Text section:
Now shift everything up by 35 years. In the US (the bottom graph), it will still be basically the same shape, with people being born at a steady rate and dying off once they start hitting their 70s. In Japan, the long pink line at the center will now be up at the 85-89 year mark, and will be supported by the few 35-year-olds who used to be the cyan infants in the graph. It will basically be a pyramid standing on its tip, which is as unsustainable for a country as it is for a building.

/graphic stolen from MoneyWeek, but not hotlinked


Yes, but it will only be unsustainable for a single generation, until the old people die out. This can be overcome through running a deficit for a few years, at which point the graph will resemble a straight pole as people settle into a rhythm of having 2.00 children per woman. This will happen when the free market equilibrates with the demand for human labor.

The alternative is much, much worse. We cannot have eternal growth. In fact, the longer we try to solve this crisis through population growth, the longer and more painful the borrowing period is going to be.
 
2012-01-31 01:28:11 PM  

ChuDogg: Maybe we can end the idea that the standard "retirement" should include owning several properties, an income close to or exceeding your working income, and flying all over the world with a lifestyle vastly superior to even the most powerful Kings, queens, and emperors of history?


That's not necessarily what people expect. They do expect to be able to live somewhere other than a major city that has enough people under the age of 60 around to run anything. The Japanese live long lives...

There's a thoughtful, intelligent (if acid) expat blog on this trend that I follow, Spike Japan. The road-trip series on Hokkaido's dwindling towns (new window) is especially good.
 
2012-01-31 01:29:56 PM  
The people who think a shrinking population would be beneficial to society are generally the same people whose reasoning tells them that currency deflation would be great because "all my moneys would be worth more!"
In short, range-of-the-moment thinkers.
 
2012-01-31 01:34:00 PM  

DGS: +1, subby.

/that is all


Ah, so funny.
 
2012-01-31 01:34:54 PM  
Even Faster If We Let More Of Them Drive...

Data below:

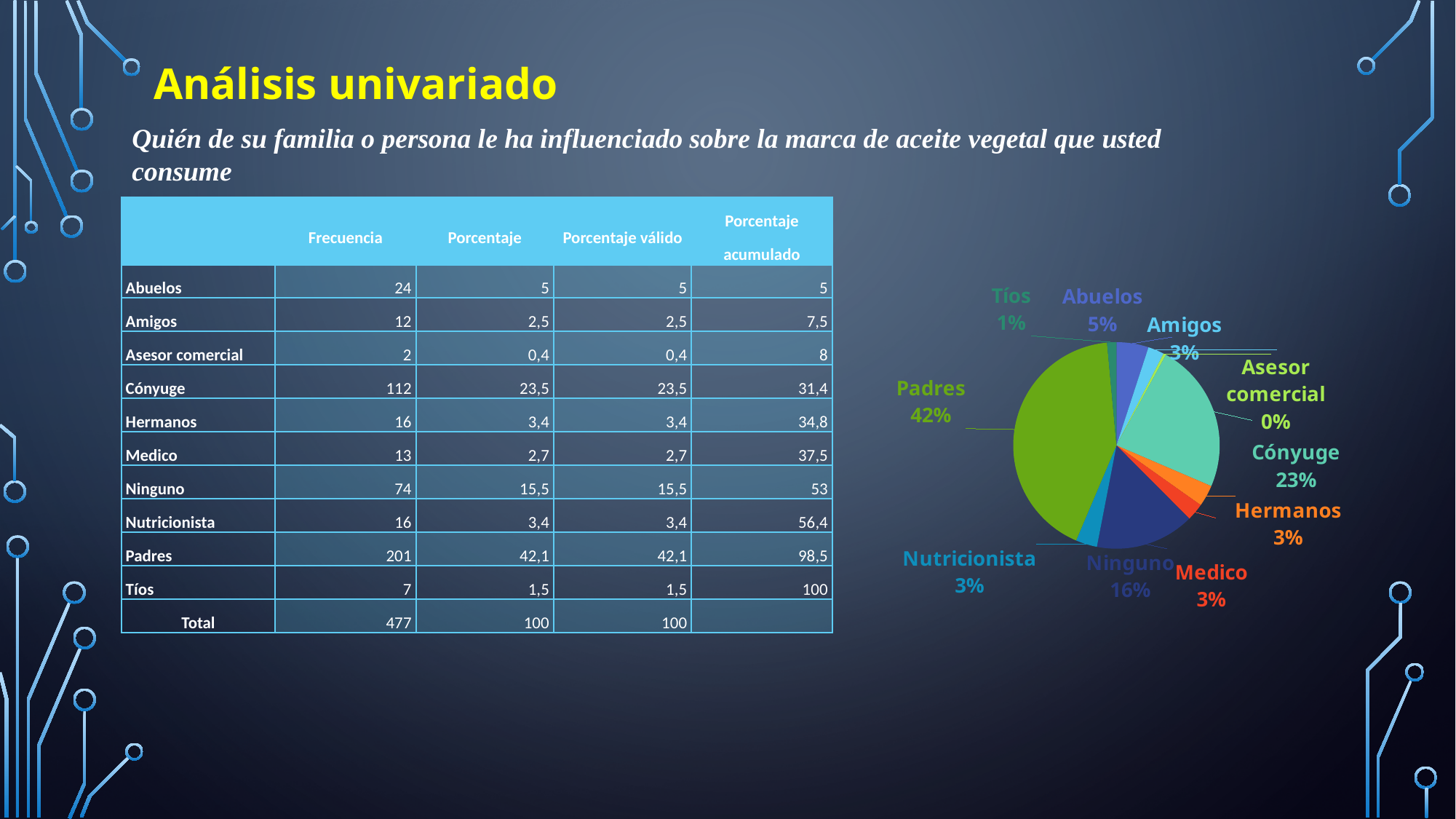
In the pie chart, what share is labelled for Ninguno? 16% In the pie chart, which slice is larger: Cónyuge or Ninguno? Cónyuge In the pie chart, what share is labelled for Asesor comercial? 0% In the pie chart, what share is labelled for Tíos? 1% In the pie chart, what share is labelled for Cónyuge? 23% In the pie chart, what is the difference between the shares of Padres and Cónyuge? 19% Which category has the smallest labelled share in the pie chart? Asesor comercial Which category has the largest slice in the pie chart? Padres In the pie chart, what share is labelled for Padres? 42% How many categories are labelled in the pie chart? 10 In the pie chart, what share is labelled for Abuelos? 5% What kind of chart is shown on the slide? pie chart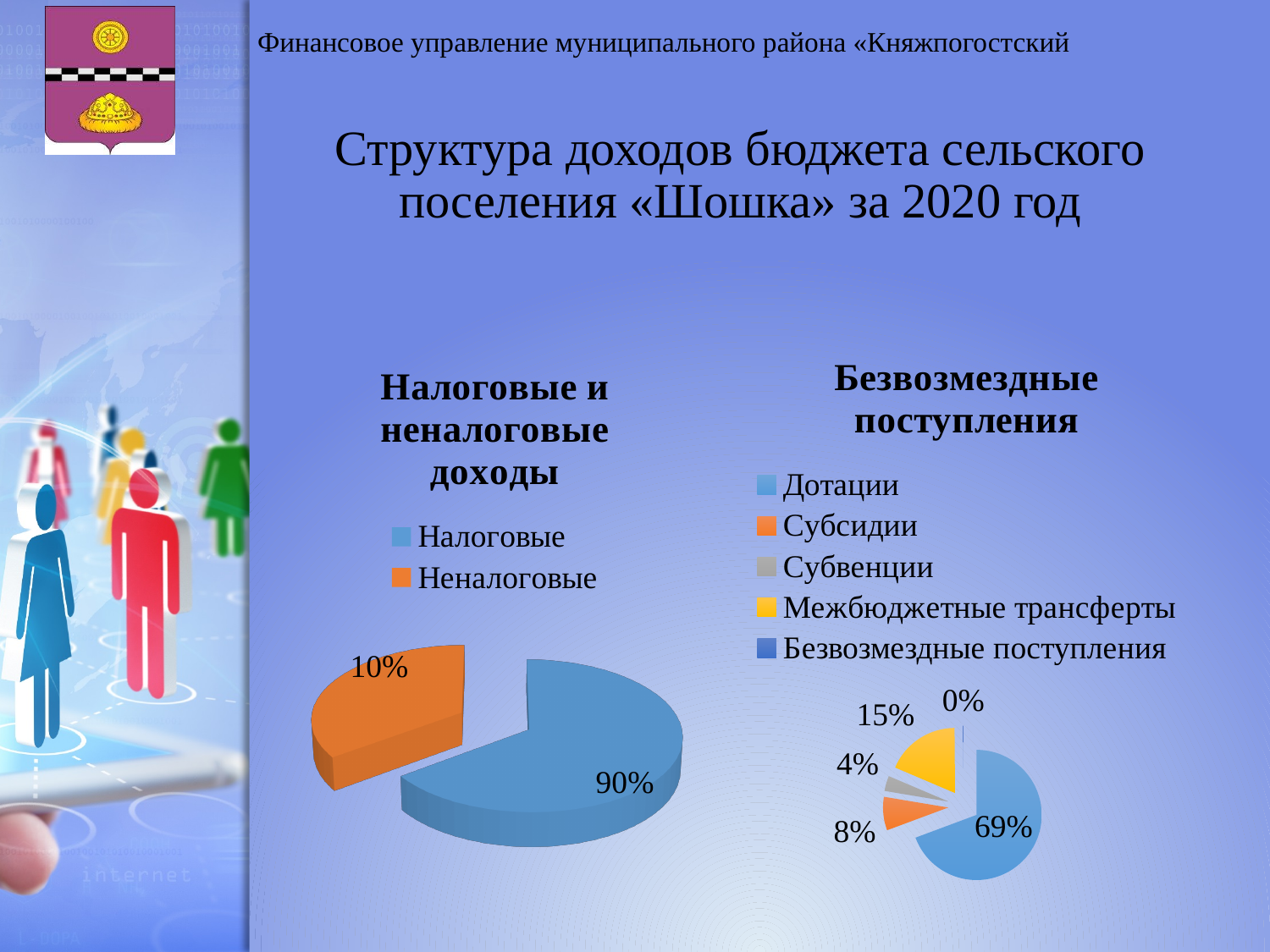
In the chart titled «Безвозмездные поступления», how many categories does the legend list? 5 In the chart titled «Налоговые и неналоговые доходы», how many series does the legend list? 2 In the chart titled «Налоговые и неналоговые доходы», what share is Неналоговые? 10% In the chart titled «Налоговые и неналоговые доходы», what kind of chart is shown? pie chart In the chart titled «Налоговые и неналоговые доходы», what share is Налоговые? 90% In the chart titled «Безвозмездные поступления», what share is Субсидии? 8% In the chart titled «Безвозмездные поступления», which category has the largest share? Дотации In the chart titled «Безвозмездные поступления», what share is Субвенции? 4% In the chart titled «Безвозмездные поступления», what is the difference between the shares of Дотации and Межбюджетные трансферты? 54% In the chart titled «Безвозмездные поступления», what share is Межбюджетные трансферты? 15% In the chart titled «Безвозмездные поступления», what share is Дотации? 69% In the chart titled «Безвозмездные поступления», which is larger, Субсидии or Субвенции? Субсидии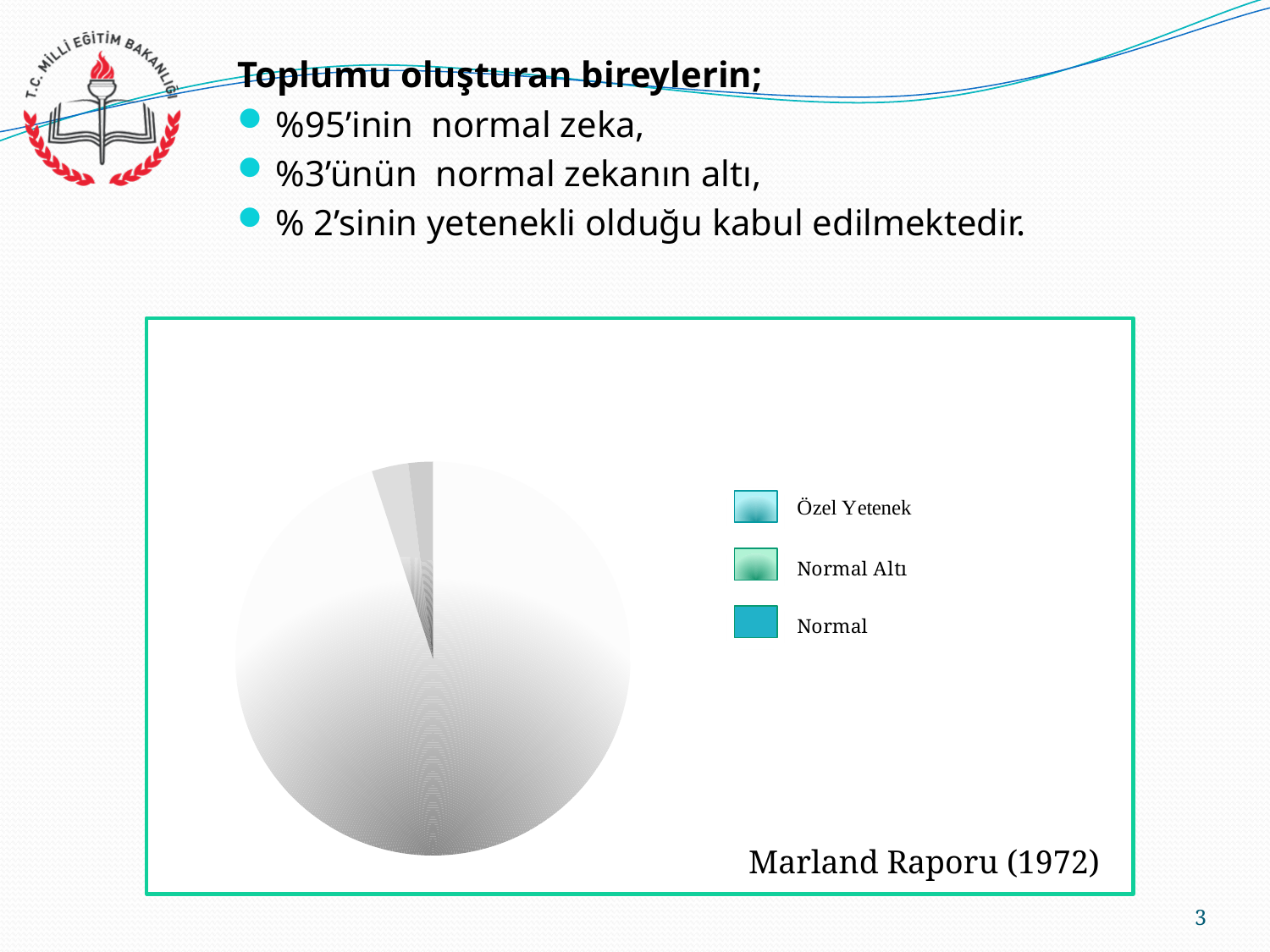
Which entry is listed first in the legend of the pie chart? Özel Yetenek Which slice is larger in the pie chart, Normal or Normal Altı? Normal Which category has the largest slice in the pie chart? Normal What kind of chart is shown on the slide? pie chart How many entries does the legend of the pie chart list? 3 How many slices does the pie chart have? 3 What source is cited in the bottom right corner of the chart box? Marland Raporu (1972) Which slice is larger in the pie chart, Normal or Özel Yetenek? Normal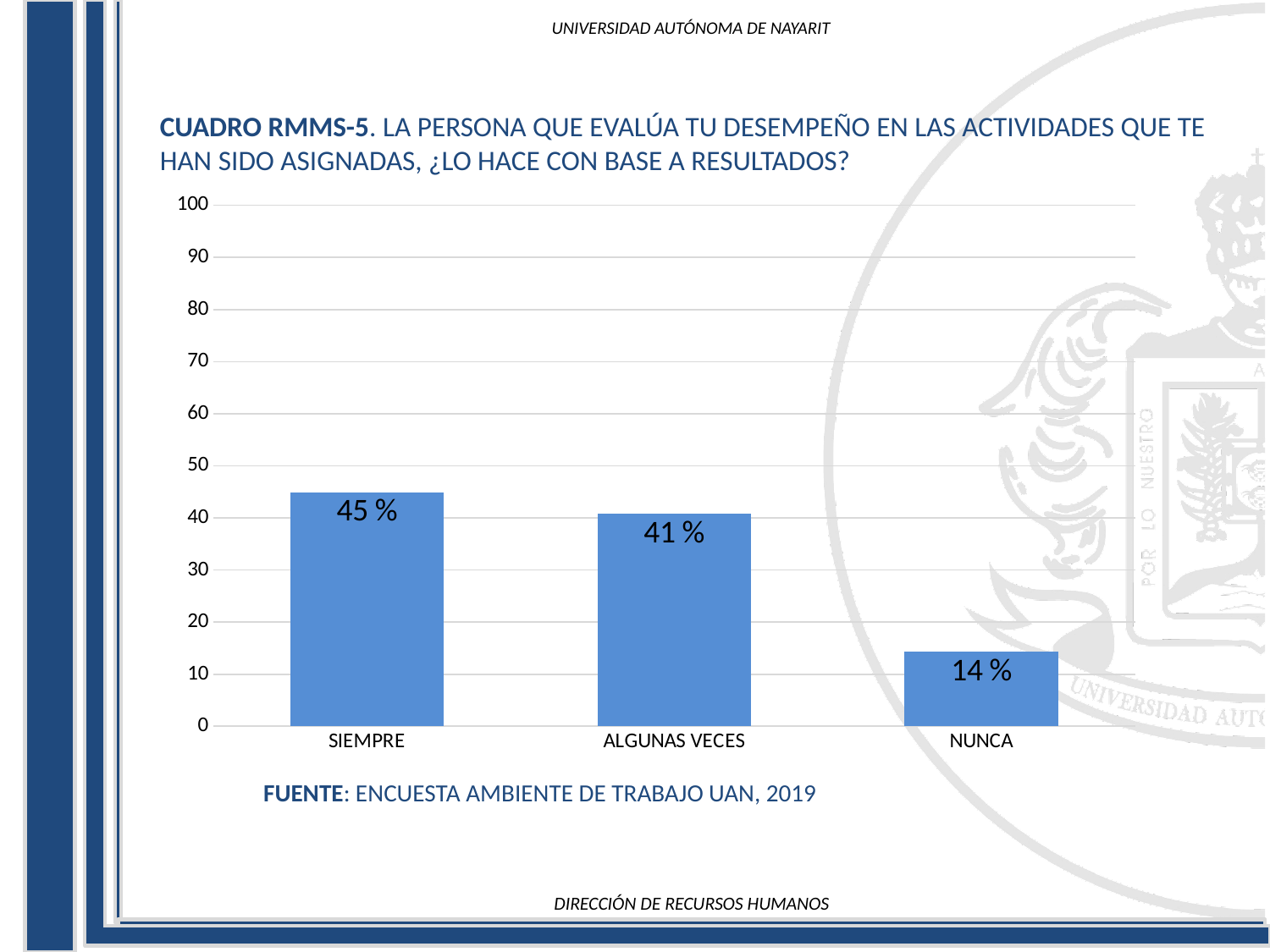
What source is cited below the chart? ENCUESTA AMBIENTE DE TRABAJO UAN, 2019 What is the difference between the values for SIEMPRE and NUNCA? 31 % What is the difference between the values for SIEMPRE and ALGUNAS VECES? 4 % Which is larger, the value for ALGUNAS VECES or the value for NUNCA? ALGUNAS VECES What is the value for ALGUNAS VECES? 41 % How many categories are shown on the x axis? 3 What is the value for NUNCA? 14 % What kind of chart is shown on the slide? bar chart Which category has the lowest value? NUNCA Is the value for NUNCA greater or less than 20? less What is the value for SIEMPRE? 45 % Which category has the highest value? SIEMPRE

Instructions:
• 1. According to the comment thread, at which age mark will Japan's long pink line sit once everything shifts up by 35 years?
• 2. Transcribe the portion of the comment thread starting with "2012-01-31 01:28:11 PM" and going on through "is especially good.".
• 3. List every timestamp that appears in the comment thread.

Answers for the tasks:
• 1. The 85-89 year mark.

• 2.
2012-01-31 01:28:11 PM  

ChuDogg: Maybe we can end the idea that the standard "retirement" should include owning several properties, an income close to or exceeding your working income, and flying all over the world with a lifestyle vastly superior to even the most powerful Kings, queens, and emperors of history?


That's not necessarily what people expect. They do expect to be able to live somewhere other than a major city that has enough people under the age of 60 around to run anything. The Japanese live long lives...

There's a thoughtful, intelligent (if acid) expat blog on this trend that I follow, Spike Japan. The road-trip series on Hokkaido's dwindling towns (new window) is especially good.

• 3.
2012-01-31 01:28:11 PM
2012-01-31 01:29:56 PM
2012-01-31 01:34:00 PM
2012-01-31 01:34:54 PM